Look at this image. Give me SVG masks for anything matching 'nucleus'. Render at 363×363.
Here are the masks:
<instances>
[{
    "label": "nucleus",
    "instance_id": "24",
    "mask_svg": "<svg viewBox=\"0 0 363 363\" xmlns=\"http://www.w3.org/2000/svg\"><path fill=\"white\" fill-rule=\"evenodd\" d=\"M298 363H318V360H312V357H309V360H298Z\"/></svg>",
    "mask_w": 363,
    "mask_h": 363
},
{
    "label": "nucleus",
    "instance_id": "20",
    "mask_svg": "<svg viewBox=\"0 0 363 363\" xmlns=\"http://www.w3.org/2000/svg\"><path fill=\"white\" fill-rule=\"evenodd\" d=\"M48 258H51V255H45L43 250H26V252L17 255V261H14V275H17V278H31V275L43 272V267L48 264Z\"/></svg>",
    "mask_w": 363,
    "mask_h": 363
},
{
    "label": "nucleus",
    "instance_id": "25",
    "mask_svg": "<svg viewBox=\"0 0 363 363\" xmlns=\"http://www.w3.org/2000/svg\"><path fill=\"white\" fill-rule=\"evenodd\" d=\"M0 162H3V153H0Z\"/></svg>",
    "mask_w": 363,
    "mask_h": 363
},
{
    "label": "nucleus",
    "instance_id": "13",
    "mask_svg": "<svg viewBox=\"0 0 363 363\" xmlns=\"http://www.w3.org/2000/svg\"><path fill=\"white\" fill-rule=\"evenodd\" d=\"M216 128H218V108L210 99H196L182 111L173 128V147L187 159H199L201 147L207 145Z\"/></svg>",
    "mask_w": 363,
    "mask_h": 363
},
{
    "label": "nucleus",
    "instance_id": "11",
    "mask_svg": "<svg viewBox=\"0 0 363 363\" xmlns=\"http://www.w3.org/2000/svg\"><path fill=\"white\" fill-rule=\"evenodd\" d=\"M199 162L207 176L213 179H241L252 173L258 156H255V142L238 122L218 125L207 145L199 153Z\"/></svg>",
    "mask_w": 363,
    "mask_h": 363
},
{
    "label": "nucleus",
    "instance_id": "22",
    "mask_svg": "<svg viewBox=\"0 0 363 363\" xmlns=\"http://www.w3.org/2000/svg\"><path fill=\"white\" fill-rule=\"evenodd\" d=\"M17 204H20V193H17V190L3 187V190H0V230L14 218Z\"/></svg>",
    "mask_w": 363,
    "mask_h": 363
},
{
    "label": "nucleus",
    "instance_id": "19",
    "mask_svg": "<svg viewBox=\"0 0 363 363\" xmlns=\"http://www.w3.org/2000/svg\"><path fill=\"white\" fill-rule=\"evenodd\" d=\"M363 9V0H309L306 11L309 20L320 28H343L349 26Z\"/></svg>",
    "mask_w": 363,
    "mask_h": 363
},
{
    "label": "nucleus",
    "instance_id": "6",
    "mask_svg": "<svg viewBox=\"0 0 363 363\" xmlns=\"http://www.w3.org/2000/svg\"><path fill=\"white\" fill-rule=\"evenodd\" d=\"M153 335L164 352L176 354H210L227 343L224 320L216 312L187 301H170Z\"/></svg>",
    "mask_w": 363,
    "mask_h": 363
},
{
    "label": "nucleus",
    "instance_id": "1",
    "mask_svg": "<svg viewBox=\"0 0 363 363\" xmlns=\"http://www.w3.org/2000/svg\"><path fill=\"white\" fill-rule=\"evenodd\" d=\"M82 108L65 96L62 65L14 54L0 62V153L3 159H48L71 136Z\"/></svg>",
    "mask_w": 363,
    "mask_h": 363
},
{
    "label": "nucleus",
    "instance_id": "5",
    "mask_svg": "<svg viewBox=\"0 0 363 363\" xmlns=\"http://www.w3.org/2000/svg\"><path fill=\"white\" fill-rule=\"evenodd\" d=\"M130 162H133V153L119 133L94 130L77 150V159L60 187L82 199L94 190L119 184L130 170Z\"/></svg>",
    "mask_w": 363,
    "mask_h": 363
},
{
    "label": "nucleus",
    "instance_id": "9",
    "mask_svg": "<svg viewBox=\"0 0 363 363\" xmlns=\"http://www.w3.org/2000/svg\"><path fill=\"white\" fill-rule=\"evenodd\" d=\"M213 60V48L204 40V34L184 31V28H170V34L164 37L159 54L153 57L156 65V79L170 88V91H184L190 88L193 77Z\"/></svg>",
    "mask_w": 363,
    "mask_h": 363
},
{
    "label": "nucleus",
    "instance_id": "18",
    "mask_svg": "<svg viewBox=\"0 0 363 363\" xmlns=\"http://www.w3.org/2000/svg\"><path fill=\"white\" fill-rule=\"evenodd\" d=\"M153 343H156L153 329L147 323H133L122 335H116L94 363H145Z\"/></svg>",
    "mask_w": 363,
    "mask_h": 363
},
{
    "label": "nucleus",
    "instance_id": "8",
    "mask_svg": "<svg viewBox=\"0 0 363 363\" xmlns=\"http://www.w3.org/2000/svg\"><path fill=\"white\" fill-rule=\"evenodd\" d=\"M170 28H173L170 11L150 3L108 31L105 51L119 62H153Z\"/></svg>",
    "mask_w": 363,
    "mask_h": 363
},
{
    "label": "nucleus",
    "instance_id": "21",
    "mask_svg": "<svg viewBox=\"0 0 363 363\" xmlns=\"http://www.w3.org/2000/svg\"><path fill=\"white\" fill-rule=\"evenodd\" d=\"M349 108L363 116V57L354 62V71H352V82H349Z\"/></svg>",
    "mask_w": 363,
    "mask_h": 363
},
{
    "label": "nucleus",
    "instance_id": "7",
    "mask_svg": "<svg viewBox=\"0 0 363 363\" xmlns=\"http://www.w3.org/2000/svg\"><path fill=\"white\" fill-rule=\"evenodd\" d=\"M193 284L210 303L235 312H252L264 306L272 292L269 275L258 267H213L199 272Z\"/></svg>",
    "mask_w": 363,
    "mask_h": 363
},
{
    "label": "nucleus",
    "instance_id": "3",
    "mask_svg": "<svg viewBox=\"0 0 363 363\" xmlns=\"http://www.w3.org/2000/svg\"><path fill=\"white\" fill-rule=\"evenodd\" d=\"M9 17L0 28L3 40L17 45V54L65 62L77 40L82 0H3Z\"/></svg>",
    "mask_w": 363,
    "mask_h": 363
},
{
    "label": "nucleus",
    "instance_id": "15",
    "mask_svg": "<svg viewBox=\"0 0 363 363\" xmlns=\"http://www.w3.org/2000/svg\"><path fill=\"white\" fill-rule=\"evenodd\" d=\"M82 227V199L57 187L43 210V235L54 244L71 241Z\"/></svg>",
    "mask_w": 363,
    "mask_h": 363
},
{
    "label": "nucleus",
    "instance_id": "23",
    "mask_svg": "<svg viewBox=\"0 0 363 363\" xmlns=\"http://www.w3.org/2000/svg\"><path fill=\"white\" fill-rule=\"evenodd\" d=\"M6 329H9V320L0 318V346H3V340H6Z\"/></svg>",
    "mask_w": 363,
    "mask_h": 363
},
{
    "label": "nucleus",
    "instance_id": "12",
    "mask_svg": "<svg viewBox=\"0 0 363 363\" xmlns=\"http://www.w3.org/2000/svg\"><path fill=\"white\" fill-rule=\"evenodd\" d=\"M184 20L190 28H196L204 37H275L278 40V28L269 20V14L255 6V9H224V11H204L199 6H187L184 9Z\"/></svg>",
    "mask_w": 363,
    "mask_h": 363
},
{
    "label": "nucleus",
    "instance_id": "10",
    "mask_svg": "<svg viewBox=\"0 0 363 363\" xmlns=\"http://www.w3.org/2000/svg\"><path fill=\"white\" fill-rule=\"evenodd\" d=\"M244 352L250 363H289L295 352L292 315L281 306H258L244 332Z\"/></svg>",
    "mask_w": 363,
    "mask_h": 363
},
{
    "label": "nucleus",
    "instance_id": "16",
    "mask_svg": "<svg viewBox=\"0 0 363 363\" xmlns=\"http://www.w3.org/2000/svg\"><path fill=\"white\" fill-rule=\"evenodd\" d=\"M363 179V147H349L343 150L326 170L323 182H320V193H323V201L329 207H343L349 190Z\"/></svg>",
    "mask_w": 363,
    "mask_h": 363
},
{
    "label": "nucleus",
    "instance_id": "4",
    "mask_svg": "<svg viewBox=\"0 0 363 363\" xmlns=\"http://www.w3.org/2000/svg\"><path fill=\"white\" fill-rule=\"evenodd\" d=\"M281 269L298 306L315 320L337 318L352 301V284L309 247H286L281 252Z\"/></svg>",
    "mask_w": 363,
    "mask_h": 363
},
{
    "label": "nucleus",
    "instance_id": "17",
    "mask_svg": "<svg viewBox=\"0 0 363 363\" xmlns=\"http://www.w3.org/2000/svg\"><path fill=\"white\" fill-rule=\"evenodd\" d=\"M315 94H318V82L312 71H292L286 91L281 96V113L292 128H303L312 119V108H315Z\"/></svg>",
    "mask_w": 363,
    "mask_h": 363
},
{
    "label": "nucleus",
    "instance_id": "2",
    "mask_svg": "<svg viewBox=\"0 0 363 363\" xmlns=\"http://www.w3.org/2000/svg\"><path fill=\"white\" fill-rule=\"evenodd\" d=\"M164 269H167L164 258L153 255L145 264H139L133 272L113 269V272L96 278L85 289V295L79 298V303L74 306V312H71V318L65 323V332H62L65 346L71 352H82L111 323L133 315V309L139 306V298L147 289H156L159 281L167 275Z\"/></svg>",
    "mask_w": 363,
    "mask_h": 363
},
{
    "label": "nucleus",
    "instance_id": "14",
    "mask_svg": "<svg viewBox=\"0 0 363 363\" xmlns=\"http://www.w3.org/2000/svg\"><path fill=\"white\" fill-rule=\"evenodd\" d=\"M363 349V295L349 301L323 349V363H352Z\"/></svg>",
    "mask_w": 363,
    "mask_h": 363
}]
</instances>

━━━━━━━━━━━━━━━━━━━━

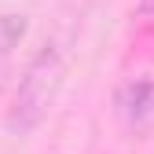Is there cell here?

━━━━━━━━━━━━━━━━━━━━

__Exercise instructions__. Repeat without any changes the lines starting at the one that contains "Look at this" and ending at the one that contains "258H51V255H45L43 250H26V252L17 255V261H14V275H17V278H31V275L43", including both of those lines.

__Finished answer__.
Look at this image. Give me SVG masks for anything matching 'nucleus'. Render at 363×363.
Here are the masks:
<instances>
[{
    "label": "nucleus",
    "instance_id": "24",
    "mask_svg": "<svg viewBox=\"0 0 363 363\" xmlns=\"http://www.w3.org/2000/svg\"><path fill=\"white\" fill-rule=\"evenodd\" d=\"M298 363H318V360H312V357H309V360H298Z\"/></svg>",
    "mask_w": 363,
    "mask_h": 363
},
{
    "label": "nucleus",
    "instance_id": "20",
    "mask_svg": "<svg viewBox=\"0 0 363 363\" xmlns=\"http://www.w3.org/2000/svg\"><path fill=\"white\" fill-rule=\"evenodd\" d=\"M48 258H51V255H45L43 250H26V252L17 255V261H14V275H17V278H31V275L43 272V267L48 264Z\"/></svg>",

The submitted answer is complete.